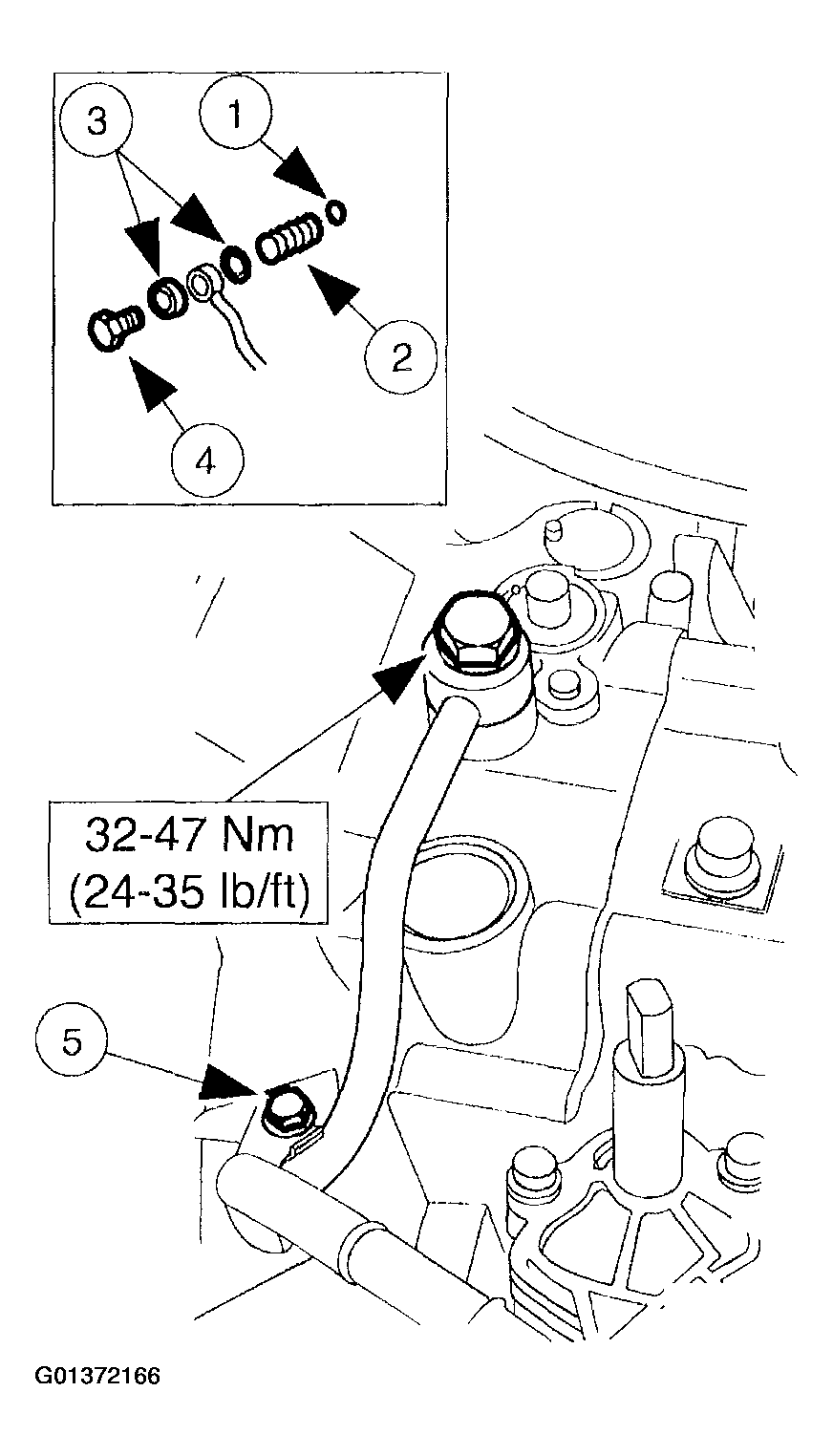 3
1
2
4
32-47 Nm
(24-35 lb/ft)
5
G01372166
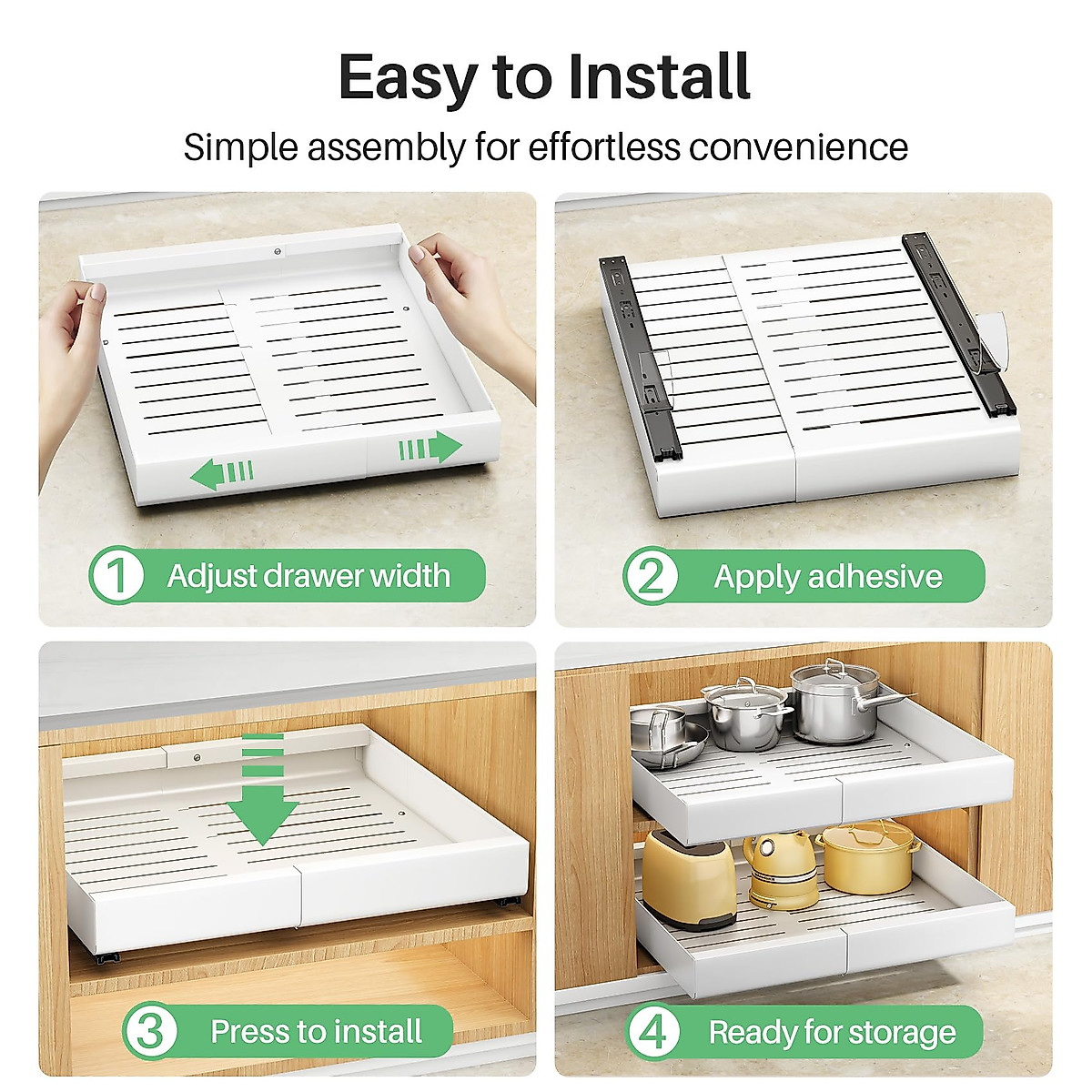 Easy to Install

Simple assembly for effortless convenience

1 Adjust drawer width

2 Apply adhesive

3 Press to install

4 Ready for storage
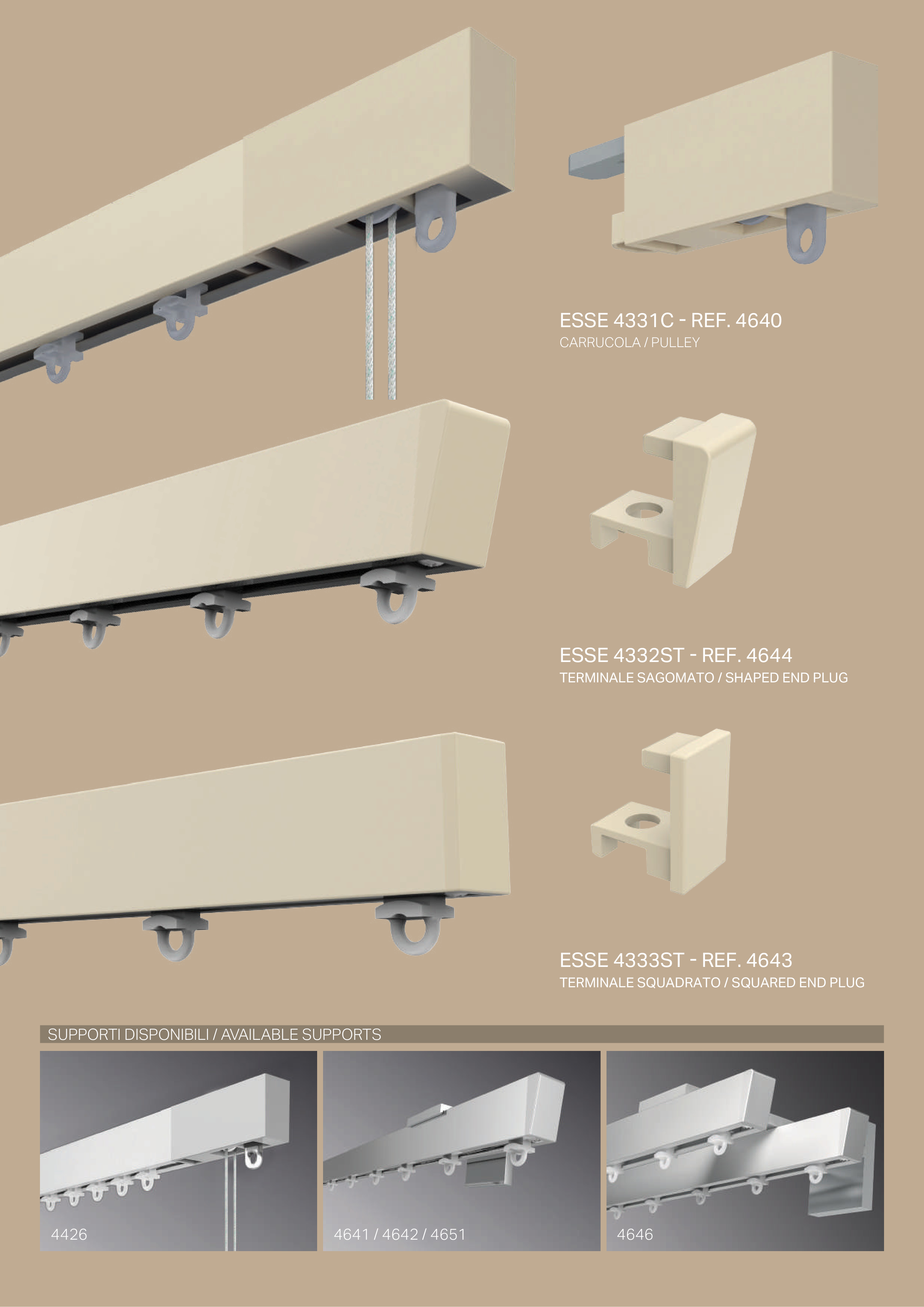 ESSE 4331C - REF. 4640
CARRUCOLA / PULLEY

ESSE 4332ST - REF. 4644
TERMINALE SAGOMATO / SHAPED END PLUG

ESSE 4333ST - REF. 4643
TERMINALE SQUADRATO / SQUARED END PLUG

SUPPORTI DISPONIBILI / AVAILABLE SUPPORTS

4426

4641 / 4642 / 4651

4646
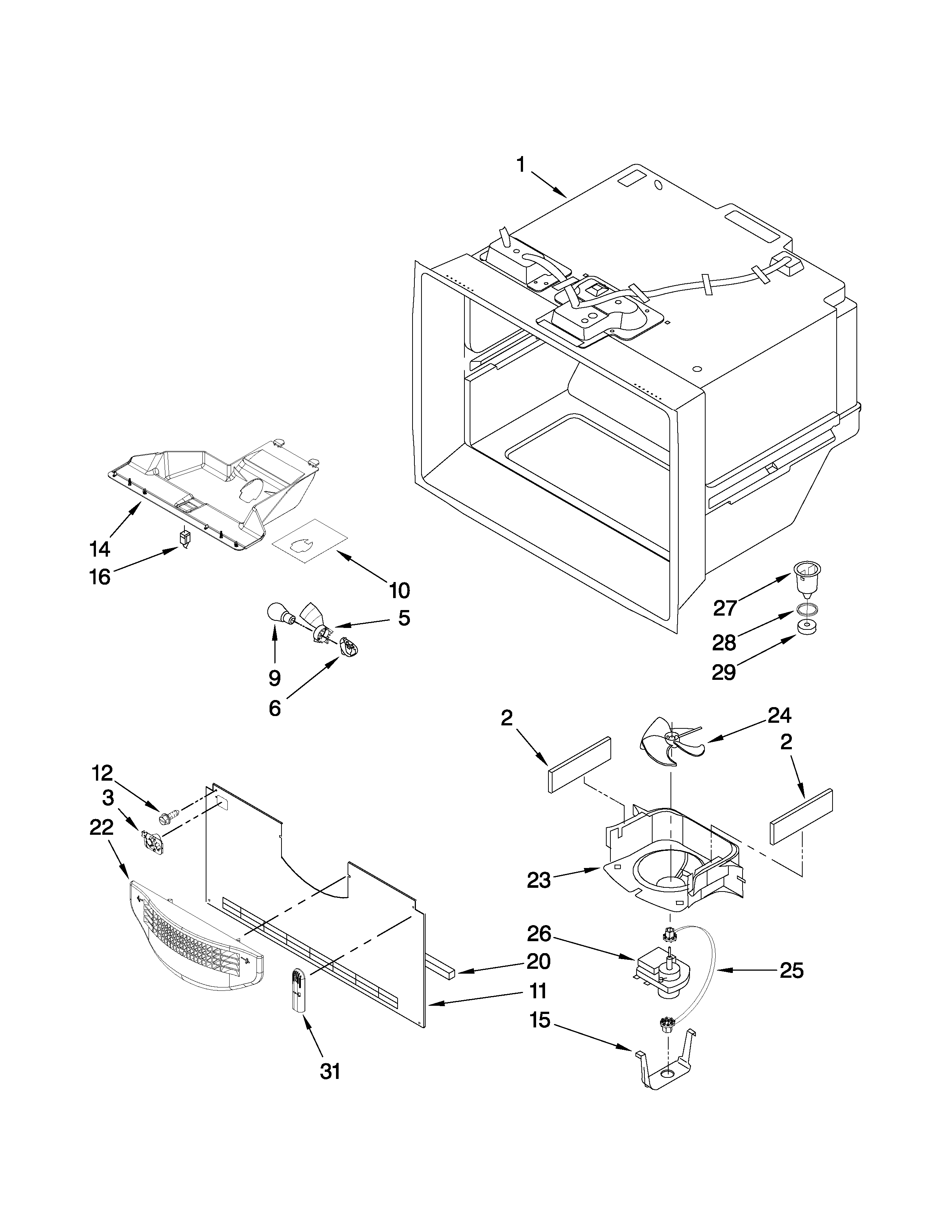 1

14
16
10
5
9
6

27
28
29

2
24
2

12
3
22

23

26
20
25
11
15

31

● **Your goal**
State how many lines of the entries above include the word "PLUG", offering no text other than the number.

● **Written response**
2